Your present argument about "THE SYSTEM OF HUBCOIN DOESN'T REQUIRE MODS AT ALL." seems to be a backpedal away from this, splitting yourself away from your own introduction of the subject of the Hub's economy and services. Problem is that you are not just reframing your argument, but also trying to reframe what those original arguments presented were even about.
And on your last segment you repeat this conflation and misunderstanding. Sure, the Hub doesn't run on a mod. Nobody ever claimed it did. I only ever provided one potential mod based alternative to it's currency within the context of addressing game integration and the availability of modding as a resource.

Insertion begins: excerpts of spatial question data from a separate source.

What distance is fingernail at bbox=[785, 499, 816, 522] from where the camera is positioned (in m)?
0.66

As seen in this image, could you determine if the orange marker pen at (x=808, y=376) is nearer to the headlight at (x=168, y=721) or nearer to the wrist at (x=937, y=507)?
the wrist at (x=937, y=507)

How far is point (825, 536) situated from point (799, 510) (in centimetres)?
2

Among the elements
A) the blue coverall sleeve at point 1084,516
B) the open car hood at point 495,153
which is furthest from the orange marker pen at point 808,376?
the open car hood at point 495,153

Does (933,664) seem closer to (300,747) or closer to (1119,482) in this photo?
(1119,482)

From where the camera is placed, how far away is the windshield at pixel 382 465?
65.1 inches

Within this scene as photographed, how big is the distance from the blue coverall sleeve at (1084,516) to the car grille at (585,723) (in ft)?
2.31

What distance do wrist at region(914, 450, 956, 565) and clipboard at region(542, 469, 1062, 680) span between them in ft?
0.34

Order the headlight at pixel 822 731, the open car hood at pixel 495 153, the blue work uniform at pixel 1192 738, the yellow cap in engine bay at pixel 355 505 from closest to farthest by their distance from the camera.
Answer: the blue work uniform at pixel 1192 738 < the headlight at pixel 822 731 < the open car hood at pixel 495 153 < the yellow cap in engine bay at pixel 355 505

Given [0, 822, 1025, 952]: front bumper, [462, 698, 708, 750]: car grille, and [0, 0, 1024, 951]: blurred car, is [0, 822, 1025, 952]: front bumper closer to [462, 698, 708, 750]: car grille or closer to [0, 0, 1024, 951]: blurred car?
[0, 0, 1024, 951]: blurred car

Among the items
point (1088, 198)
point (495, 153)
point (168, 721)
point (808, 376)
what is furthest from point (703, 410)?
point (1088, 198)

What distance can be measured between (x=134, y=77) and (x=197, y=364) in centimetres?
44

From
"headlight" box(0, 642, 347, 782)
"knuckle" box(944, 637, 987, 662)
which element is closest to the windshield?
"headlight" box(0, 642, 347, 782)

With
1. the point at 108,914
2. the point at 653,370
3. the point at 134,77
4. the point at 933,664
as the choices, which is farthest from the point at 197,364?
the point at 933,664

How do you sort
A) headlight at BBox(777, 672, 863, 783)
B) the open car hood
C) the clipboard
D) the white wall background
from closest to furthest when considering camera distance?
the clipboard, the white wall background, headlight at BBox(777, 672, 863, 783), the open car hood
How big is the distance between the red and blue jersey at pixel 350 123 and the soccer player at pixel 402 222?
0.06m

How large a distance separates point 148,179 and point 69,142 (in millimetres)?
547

This entire rant of yours just now was based on a fictitious argument YOU made up.
Unfortunately no you have not provided "accurate" responses. You've quite literally chosen to fabricate an entire tangent. The same thing you did previously with proof of stake, handwaving even when your link described the very point I'd been making ad caught you mixing up stakeholders and users, along with mixing up Sybil and Eclipse. Tagging LOLs on posts and lying about their content is not the act of an honest person. The fact you're dragging these unrelated tangents into the subject is also demonstrative that you are not trying to argue the subject, but to attack me, which is itself rather dishonest behavior.
This is a mistake of your doing even highlighted in the NMS thread where you kept turning every argument into the topic of Crypto, when the criticism of the thread and from me was over the use of a currency of any form;
Have I not repeated this multiple times now;
"They likely would have been better served leaving it an entirely roleplay level construct instead of tangible, as many roleplay communities do."
They created a currency that they tied to a broad range of social interactions and tied it to earning methods that could be gamed, on top of player made markets that can exploit the game and mods for drawing profit into a specific subsection of the community."
Be it intentional or not, you are putting out a lot of misinformation here Masked, and it seems you've gotten way too far into your own head on the subject to make the difference between what's being put down in the actual threads, versus what you are making things about. Turning your posts into personal attacks is not the right way to be behaving.